The Australian Labor Party is proposing that the government scale back on tax breaks for landlords in the country.
It is these tax breaks that have played a massive part in the 50 per cent increase in property prices in capital cities throughout Australia for the past seven years, reports Bloomberg Business.
There is set to be an election for prime minister in a few months and this proposal has shaken up the nation's policy debate.
Currently, Prime Minister Malcolm Turnbull and his government are now looking at the tax perks and will be reviewing the taxation system of the country.
According to figures from Bloomberg Business, $6.4 trillion (£3.2 trillion) of Australian's personal wealth is tied up in residential property, partly due to the tax breaks that property investment presents.

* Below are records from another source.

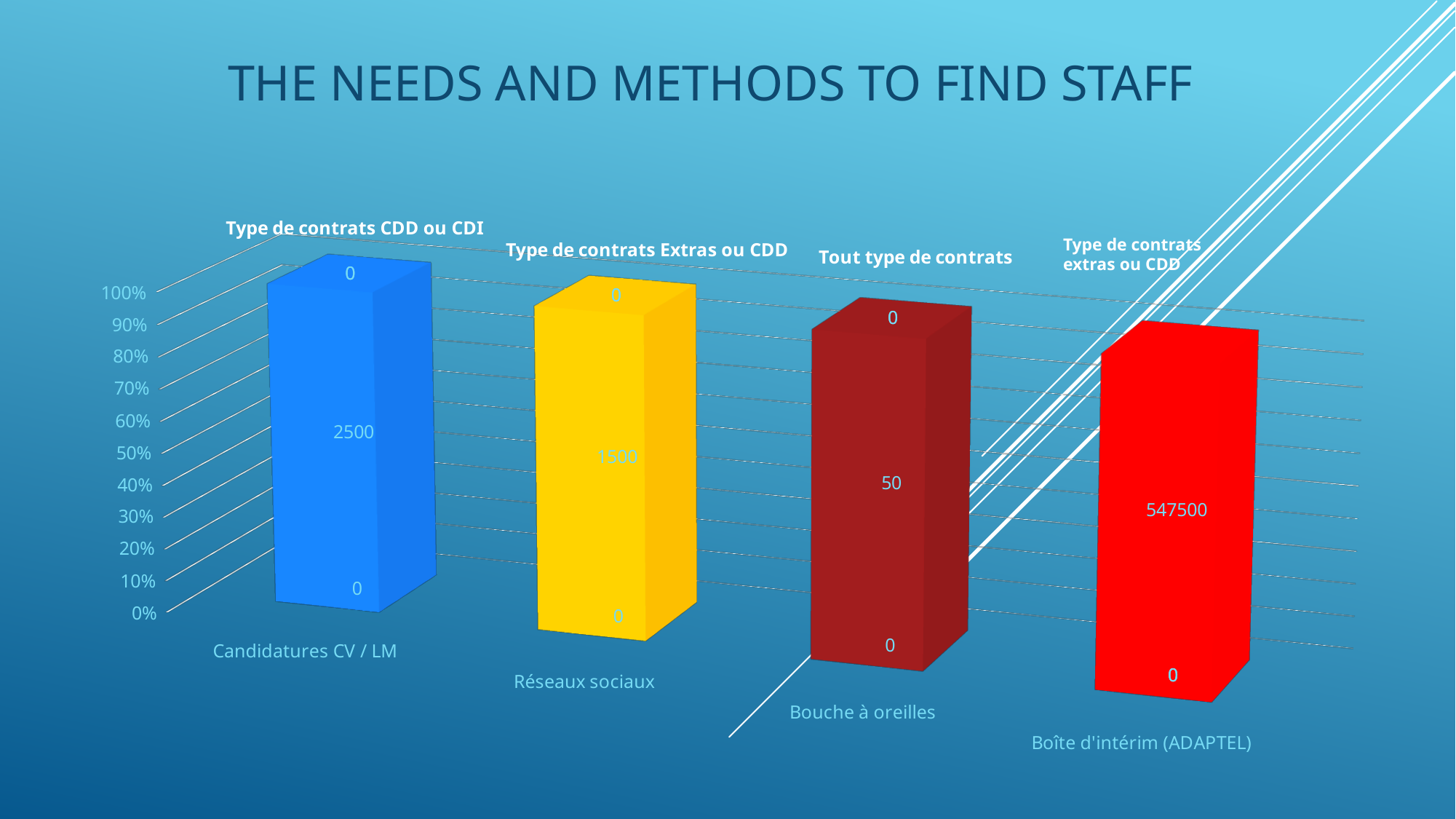
Which category has the lowest non-zero labelled value? Bouche à oreilles How many categories are shown on the x axis? 4 Which has a larger labelled value, Réseaux sociaux or Bouche à oreilles? Réseaux sociaux What is the data label shown in the middle of the bar for Bouche à oreilles? 50 What is the data label shown in the middle of the bar for Boîte d'intérim (ADAPTEL)? 547500 What is the title of the slide? THE NEEDS AND METHODS TO FIND STAFF What is the data label shown in the middle of the bar for Candidatures CV / LM? 2500 What colour is the bar for Réseaux sociaux? Yellow What is the difference between the labelled values for Candidatures CV / LM and Réseaux sociaux? 1000 Which category has the highest labelled value? Boîte d'intérim (ADAPTEL) What kind of chart is shown on the slide? Bar chart What is the data label shown in the middle of the bar for Réseaux sociaux? 1500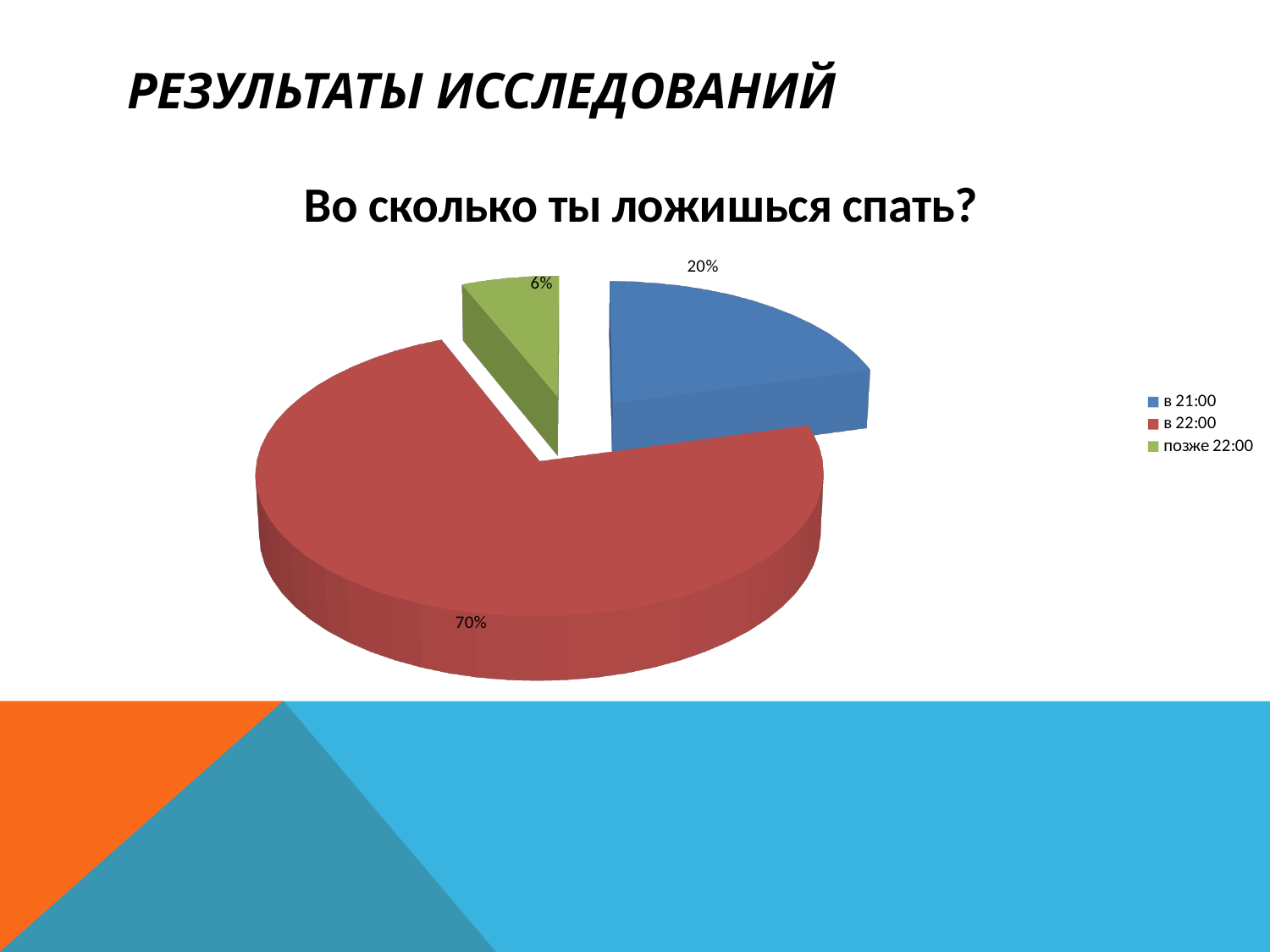
What percentage of respondents go to bed в 21:00? 20% How many categories does the legend list? 3 What is the title of the chart? Во сколько ты ложишься спать? Which is larger: the share for в 21:00 or the share for позже 22:00? в 21:00 Which category has the smallest share of the pie? позже 22:00 What type of chart is shown on the slide? pie chart What is the difference in percentage points between в 21:00 and позже 22:00? 14 What colour is the slice for в 22:00? red What is the difference in percentage points between в 22:00 and в 21:00? 50 What percentage of respondents go to bed позже 22:00? 6% Which category has the largest share of the pie? в 22:00 What percentage of respondents go to bed в 22:00? 70%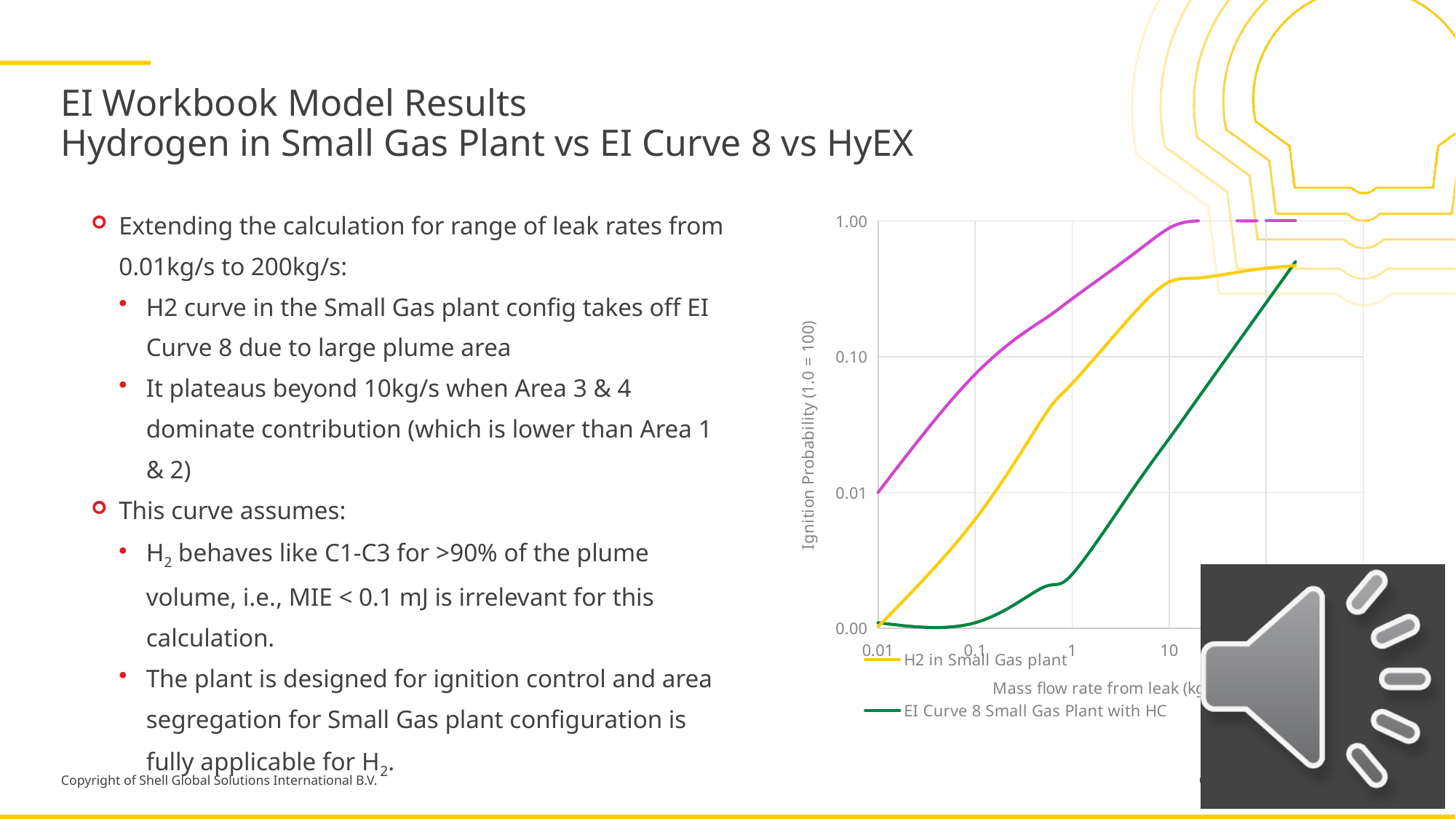
At a mass flow rate of 0.1 kg/s, which is lower: 'H2 in Small Gas plant' or 'EI Curve 8 Small Gas Plant with HC'? EI Curve 8 Small Gas Plant with HC At a mass flow rate of 1 kg/s, which is higher: 'H2 in Small Gas plant' or 'EI Curve 8 Small Gas Plant with HC'? H2 in Small Gas plant What colour is the line for 'H2 in Small Gas plant'? yellow What is the label of the y axis of the chart? Ignition Probability (1.0 = 100) Does the 'H2 in Small Gas plant' line rise or fall as mass flow rate increases? rise Of the two labelled lines, which has the lower ignition probability at 10 kg/s? EI Curve 8 Small Gas Plant with HC What kind of chart is shown on the slide? line chart Does the 'EI Curve 8 Small Gas Plant with HC' line overall rise or fall as mass flow rate increases from 0.1 to 100 kg/s? rise Is the value of 'H2 in Small Gas plant' at a mass flow rate of 1 kg/s greater or less than 0.10? less How many lines are plotted on the chart? 3 Is the value of 'H2 in Small Gas plant' at a mass flow rate of 10 kg/s greater or less than 0.10? greater Is the value of 'EI Curve 8 Small Gas Plant with HC' at a mass flow rate of 1 kg/s greater or less than 0.01? less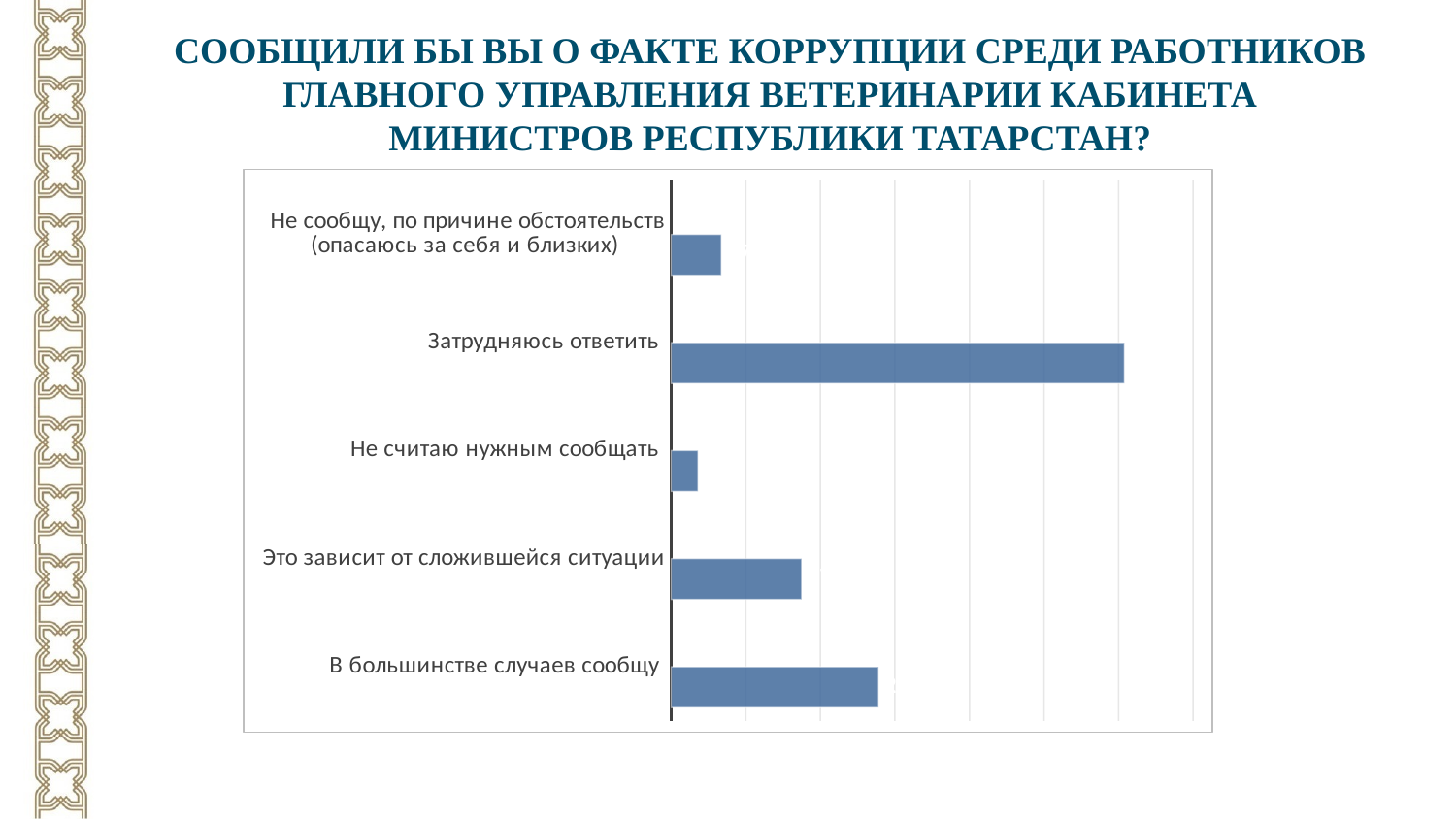
Which has the larger value: "Затрудняюсь ответить" or "В большинстве случаев сообщу"? Затрудняюсь ответить Which has the larger value: "Не сообщу, по причине обстоятельств (опасаюсь за себя и близких)" or "Не считаю нужным сообщать"? Не сообщу, по причине обстоятельств (опасаюсь за себя и близких) What kind of chart is shown on the slide? Bar chart Which answer option has the second-longest bar? В большинстве случаев сообщу What question is posed in the slide title above the chart? Сообщили бы вы о факте коррупции среди работников Главного управления ветеринарии Кабинета Министров Республики Татарстан? Which answer option has the longest bar? Затрудняюсь ответить How many categories (answer options) are shown in the chart? 5 Are the bars in the chart horizontal or vertical? Horizontal Which answer option has the shortest bar? Не считаю нужным сообщать Which has the larger value: "Это зависит от сложившейся ситуации" or "Не считаю нужным сообщать"? Это зависит от сложившейся ситуации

If changes are made to this policy it risks confusing investors and potentially further decreasing the prices in various sectors of the property market.
Saul Eslake, an independent economist, said: "The groundswell has been shifting against the system because even people who have been helped by it are now realising it's harming their kids' chances to own their own home."
To reduce their tax bill, over one million Australian citizens have been using a tactic called negative-gearing, which sees them deduct the costs of owning a rental property - a buy-to-let - from their overall taxable income.
In doing this, they have also been deducting the cost of their mortgage interest payments to improve on the amount they are taxed.
Britain and America allow property investors to deduct these costs from investment income, but in Australia the government allows the deduction to come against wages.
Labor is aiming for investors to pay more capital gains tax on properties sold by changing the rate of tax-free gains from 50 per cent, to 25 per cent.
However, these changes would only apply to properties that will be bought after July 2017, pending the outcome of the election.